In summary, two distinct thermosensors, GC-G and TREK-1, seem to operate simultaneously in coolness-sensitive GG neurons (Fig. 2). Such a co-expression of distinct thermosensors is not unique for the GG but has been also described for thermosensitive neurons in the trigeminal ganglion that express TREK-1 along with the coolness-stimulated channel TRPM8 (Yamamoto et al. 2009).
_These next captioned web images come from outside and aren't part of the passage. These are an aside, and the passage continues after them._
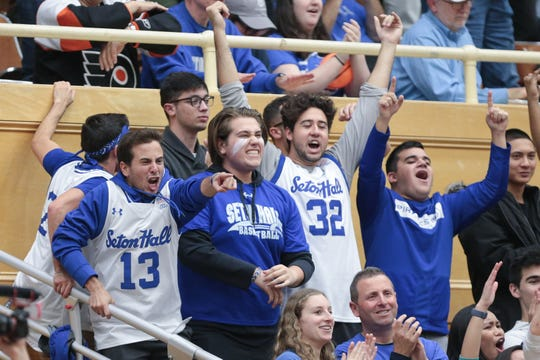 Seton Hall Pirate fans cheer during the second half of a game between the Seton Hall Pirates and the Stony Brook Seawolves at Walsh Gymnasium.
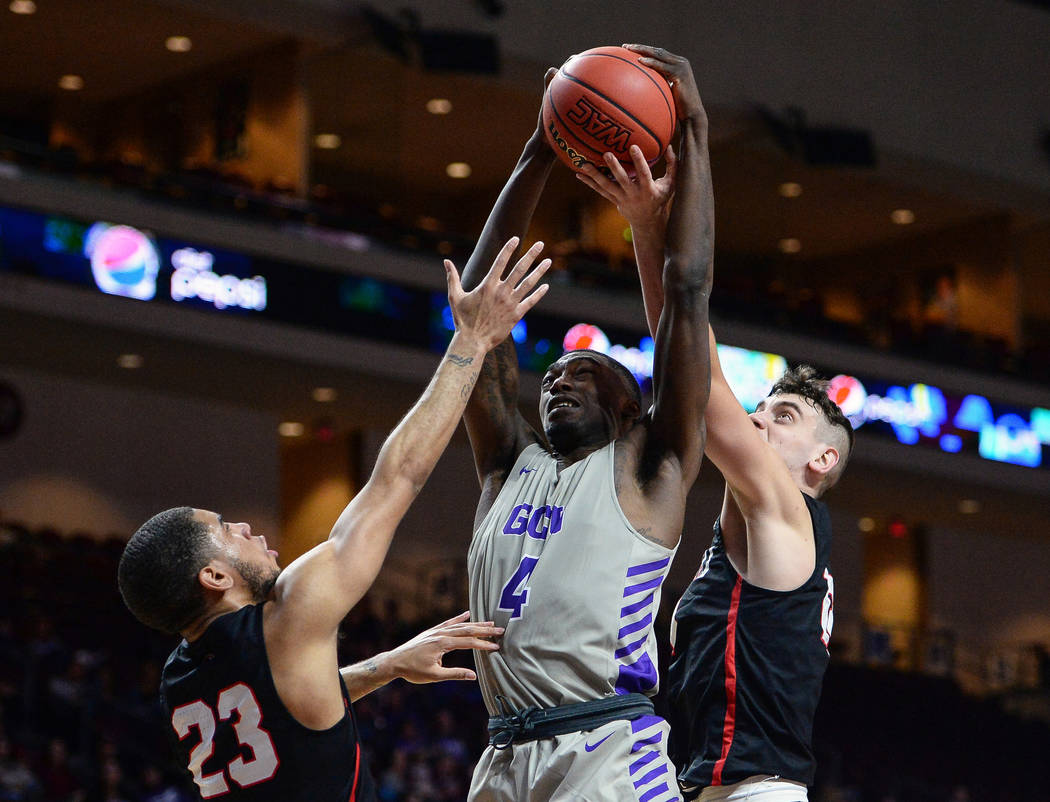 Grand Canyon forward Oscar Frayer (4) jumps up for a rebound while being guarded by Seattle guard Terrell Brown (23) and guard Rip Economou (11) in the first half of the opening round of the Weste ...
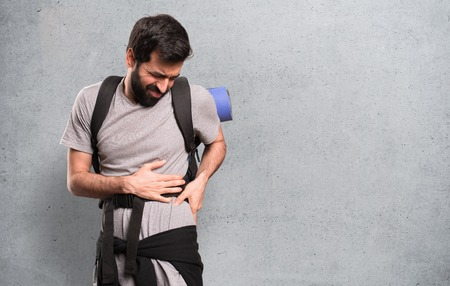Handsome backpacker with back pain on textured background Stockfoto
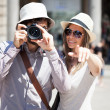 Tourists walking in city — Stock Photo #50349401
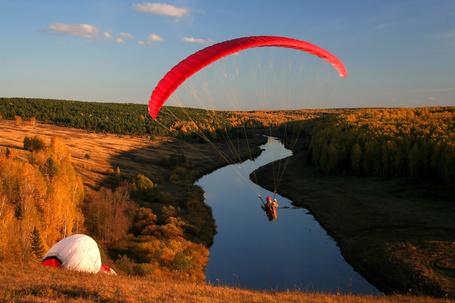 Фото Парашютист завис над руслом реки с берегами, покрытыми осенними деревьями, работа фотографа Александра Клековкина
Although cool temperatures elicit strong signals in GG neurons independent of the presence of appropriate odorants (Schmid et al. 2010; Brechbühl et al. 2013b; Chao et al. 2015), the biological relevance of coolness-evoked responses in the GG is unclear; in particular because the GG is not essential for given behaviors triggered by cool temperatures in mice, including thermotaxis and huddling (Brechbühl et al. 2013b). So far, only coolness-induced ultrasound vocalization in mouse pups was found to be impaired in individuals with a GG deficient in the detection of cool temperatures (Chao et al. 2015). Such ultrasound calls, which are frequently generated by rodent pups on exposure to cool temperatures, are of particular importance for the poikilothermic mouse pups to attract the warmth-giving homeothermic dam (Allin and Banks 1971; Okon 1971; Oswalt and Meier 1975; Blumberg et al. 1992; Szentgyörgyi et al. 2008). Consistently, strong (odorant-independent) responses to cool temperatures were observed in GG neurons of neonatal mice in calcium imaging experiments and in experiments monitoring the expression of c-Fos (Mamasuew et al. 2008; Chao et al. 2015). The approaches based on expression of c-Fos have also suggested that coolness-evoked GG reactivity might be more intense in pups than in adults since stronger cooling was required to elicit responses in the GG of adults (Mamasuew et al. 2008). However, for these experiments, it cannot be excluded that the coolness-induced expression of c-Fos was weaker in the GG of adults than in neonates simply because it is easier to cool the nasal tissue in a poikilothermic pup than in a homeothermic adult mouse in which this tissue is constantly warmed up by the bloodstream. In this regard, unfortunately, coolness-evoked responses in the GG of adult animals have been barely investigated using other techniques, such as calcium imaging. Thus, it is at present uncertain whether activation of GG neurons by cool temperatures is as strong in adults as in pups. However, immunohistochemical studies have revealed that the expression of transduction proteins sufficient for thermosensory signaling, including TREK-1 as well as GC-G and CNGA3, is not confined to GG neurons of neonates but is also clearly detectable in adult mice (Liu et al. 2009; Stebe et al. 2014). Thus, these latter observations support the view that the GG of adults is responsive to cool temperatures, similar to the GG of pups.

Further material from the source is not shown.